Machine Learning using OMOP Simulated Data (OSIM2)

R_Madariaga · November 13, 2017, 3:44pm

I am trying to use OMOP Simulated Data (OSIM2, folder OSIM2_1M_MSLR_SNOMED_0_CSV) downloaded from the ftp.ohdsi.org server in order to perform some Machine Learning experiments to develop new ML algorithms and methodologies.

I can use the drug_era csv file to relate drugs (column drug_concept_id) to persons (column person_id).

I may also use the condition_era csv file to relate conditions to persons in a similar way.

However, in my new ML methodology, a supervised learning algorithm, I need to state several TRUE relationships between drugs or conditions and persons, in order to perform training.

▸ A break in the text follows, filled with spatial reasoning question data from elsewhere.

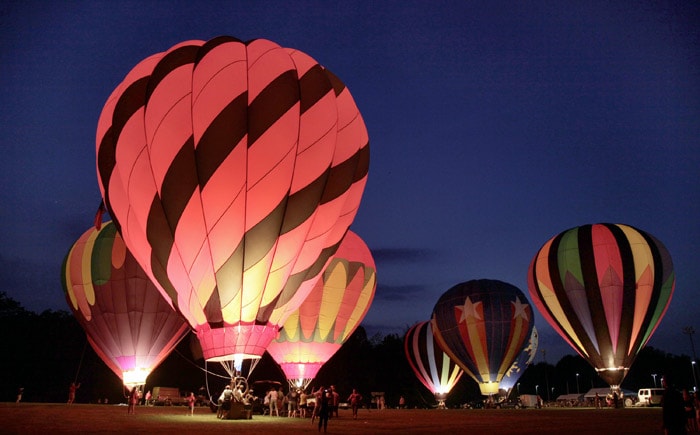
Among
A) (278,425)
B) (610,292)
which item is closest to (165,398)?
(278,425)

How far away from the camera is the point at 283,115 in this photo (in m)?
12.9

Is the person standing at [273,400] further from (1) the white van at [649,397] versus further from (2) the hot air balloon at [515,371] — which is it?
(1) the white van at [649,397]

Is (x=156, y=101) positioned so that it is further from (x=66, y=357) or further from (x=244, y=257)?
(x=66, y=357)

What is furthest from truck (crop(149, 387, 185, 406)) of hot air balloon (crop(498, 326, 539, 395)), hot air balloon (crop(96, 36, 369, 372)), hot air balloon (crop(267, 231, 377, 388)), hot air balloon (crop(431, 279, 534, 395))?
hot air balloon (crop(96, 36, 369, 372))

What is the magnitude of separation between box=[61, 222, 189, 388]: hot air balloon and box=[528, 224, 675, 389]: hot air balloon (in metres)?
15.3

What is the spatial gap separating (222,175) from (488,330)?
19695 millimetres

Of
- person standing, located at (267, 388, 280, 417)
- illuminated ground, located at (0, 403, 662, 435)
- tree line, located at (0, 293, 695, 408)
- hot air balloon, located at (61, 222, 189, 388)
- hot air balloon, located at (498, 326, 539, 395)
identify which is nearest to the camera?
illuminated ground, located at (0, 403, 662, 435)

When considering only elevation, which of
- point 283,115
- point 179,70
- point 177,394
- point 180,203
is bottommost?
point 177,394

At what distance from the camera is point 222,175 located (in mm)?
12359

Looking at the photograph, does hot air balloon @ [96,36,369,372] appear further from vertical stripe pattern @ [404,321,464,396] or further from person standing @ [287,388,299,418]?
vertical stripe pattern @ [404,321,464,396]

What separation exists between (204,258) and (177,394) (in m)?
26.7

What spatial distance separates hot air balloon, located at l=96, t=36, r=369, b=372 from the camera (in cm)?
1246

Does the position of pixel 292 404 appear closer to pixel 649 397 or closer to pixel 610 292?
pixel 610 292

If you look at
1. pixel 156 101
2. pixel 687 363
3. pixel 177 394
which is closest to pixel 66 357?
pixel 177 394
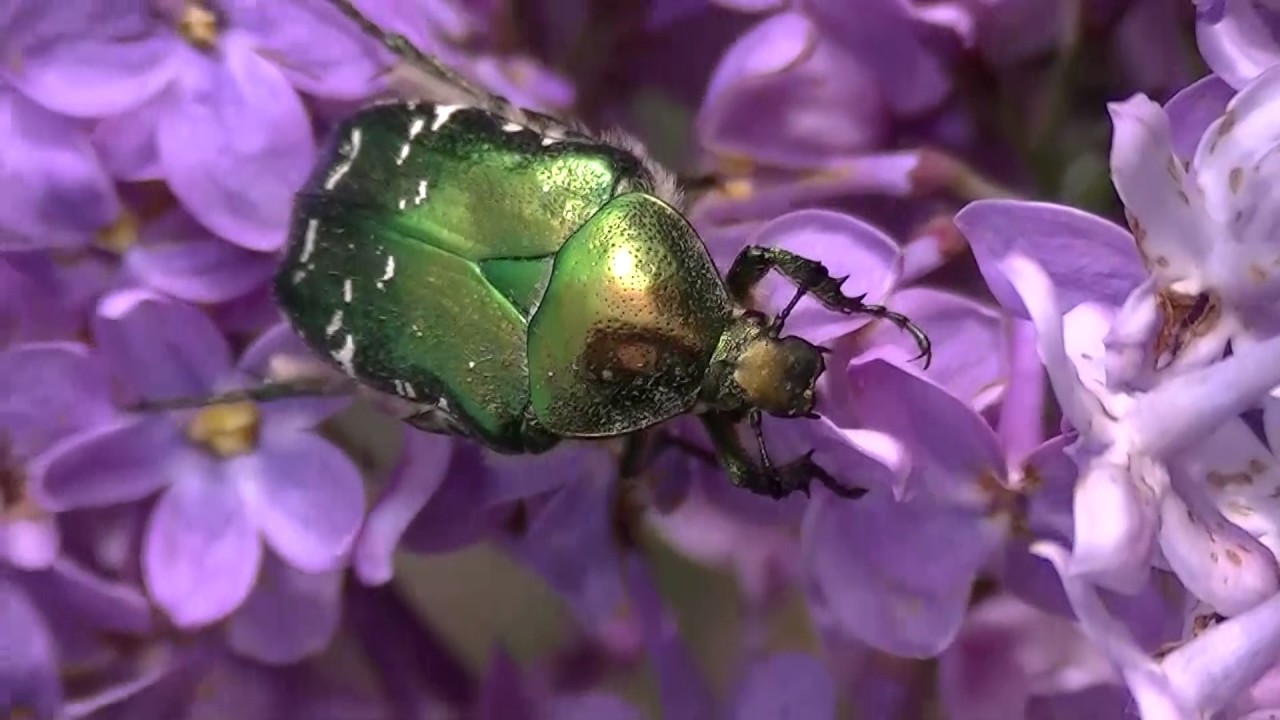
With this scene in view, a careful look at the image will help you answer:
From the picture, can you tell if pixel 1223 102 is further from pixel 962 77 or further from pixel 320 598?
pixel 320 598

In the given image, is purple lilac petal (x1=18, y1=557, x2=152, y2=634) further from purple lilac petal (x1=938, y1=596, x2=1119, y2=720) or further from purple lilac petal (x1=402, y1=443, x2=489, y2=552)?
purple lilac petal (x1=938, y1=596, x2=1119, y2=720)

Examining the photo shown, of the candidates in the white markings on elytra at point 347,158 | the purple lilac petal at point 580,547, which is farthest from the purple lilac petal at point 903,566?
the white markings on elytra at point 347,158

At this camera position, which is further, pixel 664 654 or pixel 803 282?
pixel 664 654

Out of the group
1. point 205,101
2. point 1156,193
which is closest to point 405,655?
point 205,101

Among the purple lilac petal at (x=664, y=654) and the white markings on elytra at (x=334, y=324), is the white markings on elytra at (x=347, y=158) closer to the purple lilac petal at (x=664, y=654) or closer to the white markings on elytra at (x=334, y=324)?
the white markings on elytra at (x=334, y=324)

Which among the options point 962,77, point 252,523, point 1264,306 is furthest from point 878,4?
point 252,523

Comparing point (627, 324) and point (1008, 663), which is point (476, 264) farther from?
point (1008, 663)
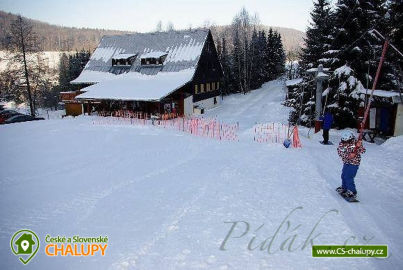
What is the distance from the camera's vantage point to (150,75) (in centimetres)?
3133

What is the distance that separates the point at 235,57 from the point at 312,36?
24303 mm

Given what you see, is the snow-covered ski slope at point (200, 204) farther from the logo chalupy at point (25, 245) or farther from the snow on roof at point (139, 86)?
the snow on roof at point (139, 86)

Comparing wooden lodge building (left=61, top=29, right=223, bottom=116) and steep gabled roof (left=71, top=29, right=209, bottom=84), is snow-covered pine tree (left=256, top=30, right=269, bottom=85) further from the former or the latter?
steep gabled roof (left=71, top=29, right=209, bottom=84)

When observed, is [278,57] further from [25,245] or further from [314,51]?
[25,245]

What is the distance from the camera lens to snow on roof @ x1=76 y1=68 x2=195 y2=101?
84.2 ft

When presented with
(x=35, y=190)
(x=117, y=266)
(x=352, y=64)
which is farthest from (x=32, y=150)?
(x=352, y=64)

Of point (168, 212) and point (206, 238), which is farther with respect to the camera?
point (168, 212)

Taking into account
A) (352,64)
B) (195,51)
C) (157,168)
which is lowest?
(157,168)

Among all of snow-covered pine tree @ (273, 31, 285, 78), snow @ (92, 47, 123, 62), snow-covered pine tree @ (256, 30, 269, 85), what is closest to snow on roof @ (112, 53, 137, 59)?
snow @ (92, 47, 123, 62)

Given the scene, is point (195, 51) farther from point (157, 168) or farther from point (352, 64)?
point (157, 168)

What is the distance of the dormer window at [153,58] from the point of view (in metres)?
31.9

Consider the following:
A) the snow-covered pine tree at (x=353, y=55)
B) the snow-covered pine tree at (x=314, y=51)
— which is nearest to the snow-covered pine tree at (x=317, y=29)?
the snow-covered pine tree at (x=314, y=51)

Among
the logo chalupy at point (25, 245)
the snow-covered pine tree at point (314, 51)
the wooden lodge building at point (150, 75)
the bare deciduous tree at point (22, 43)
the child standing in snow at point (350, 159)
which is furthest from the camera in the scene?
the bare deciduous tree at point (22, 43)

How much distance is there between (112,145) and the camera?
14.2 m
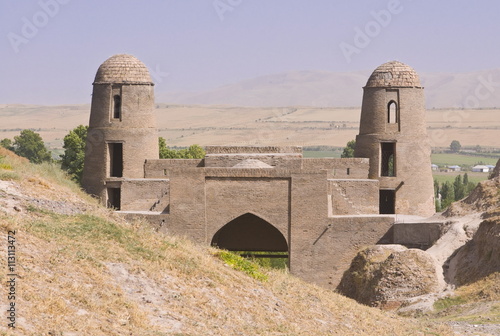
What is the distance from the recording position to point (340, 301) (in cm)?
1898

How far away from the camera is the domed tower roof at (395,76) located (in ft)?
112

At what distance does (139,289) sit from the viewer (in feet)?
48.8

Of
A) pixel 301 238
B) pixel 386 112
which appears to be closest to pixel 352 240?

To do so, I don´t really understand the role of the signal_ref file. I would like to know if the relationships obtained grouping together in that file the drugs (drug_concept_id) or conditions (condition_concept_id) that have the same signal_id can be considered as TRUE relationships as the relationships obtained with the drug_era and condition_era files would be considered as ‘common’ (not all necessarilly TRUE) relationships.

In other words I would like to know if the signal_ref file can be considered as a source of TRUE relationships as if they were SIGNALs vs. NOISE in the underlying file system of the database. And if there is any column in the signal_ref file to distinguish different roles among all the severals decenes of signals, mainly to distinguish if there are any ‘non-TRUE’ signals.

Thank you very much